*Task prompt*
Please pull out each line in the records below that contains the string "image". Case counts.

Start of Given records

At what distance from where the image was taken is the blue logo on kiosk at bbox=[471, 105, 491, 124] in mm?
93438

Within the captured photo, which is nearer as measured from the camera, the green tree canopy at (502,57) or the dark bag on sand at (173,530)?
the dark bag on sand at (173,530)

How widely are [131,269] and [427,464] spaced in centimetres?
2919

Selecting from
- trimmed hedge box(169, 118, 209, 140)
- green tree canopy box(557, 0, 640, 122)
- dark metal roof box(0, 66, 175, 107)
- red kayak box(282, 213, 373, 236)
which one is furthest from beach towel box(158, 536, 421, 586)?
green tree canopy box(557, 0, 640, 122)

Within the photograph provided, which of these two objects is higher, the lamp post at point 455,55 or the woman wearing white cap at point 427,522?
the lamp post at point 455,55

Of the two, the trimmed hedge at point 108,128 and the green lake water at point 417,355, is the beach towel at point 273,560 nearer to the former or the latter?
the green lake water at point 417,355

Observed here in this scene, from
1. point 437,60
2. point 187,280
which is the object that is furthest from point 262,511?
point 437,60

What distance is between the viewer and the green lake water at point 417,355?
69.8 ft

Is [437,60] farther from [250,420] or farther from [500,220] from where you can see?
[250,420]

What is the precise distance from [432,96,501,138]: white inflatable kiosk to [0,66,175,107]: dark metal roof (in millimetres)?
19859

End of Given records
Start of Given records

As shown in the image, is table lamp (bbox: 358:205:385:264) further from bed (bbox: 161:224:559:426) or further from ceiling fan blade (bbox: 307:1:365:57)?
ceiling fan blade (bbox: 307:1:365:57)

End of Given records

*Result for this exercise*
At what distance from where the image was taken is the blue logo on kiosk at bbox=[471, 105, 491, 124] in mm?
As shown in the image, is table lamp (bbox: 358:205:385:264) further from bed (bbox: 161:224:559:426) or further from ceiling fan blade (bbox: 307:1:365:57)?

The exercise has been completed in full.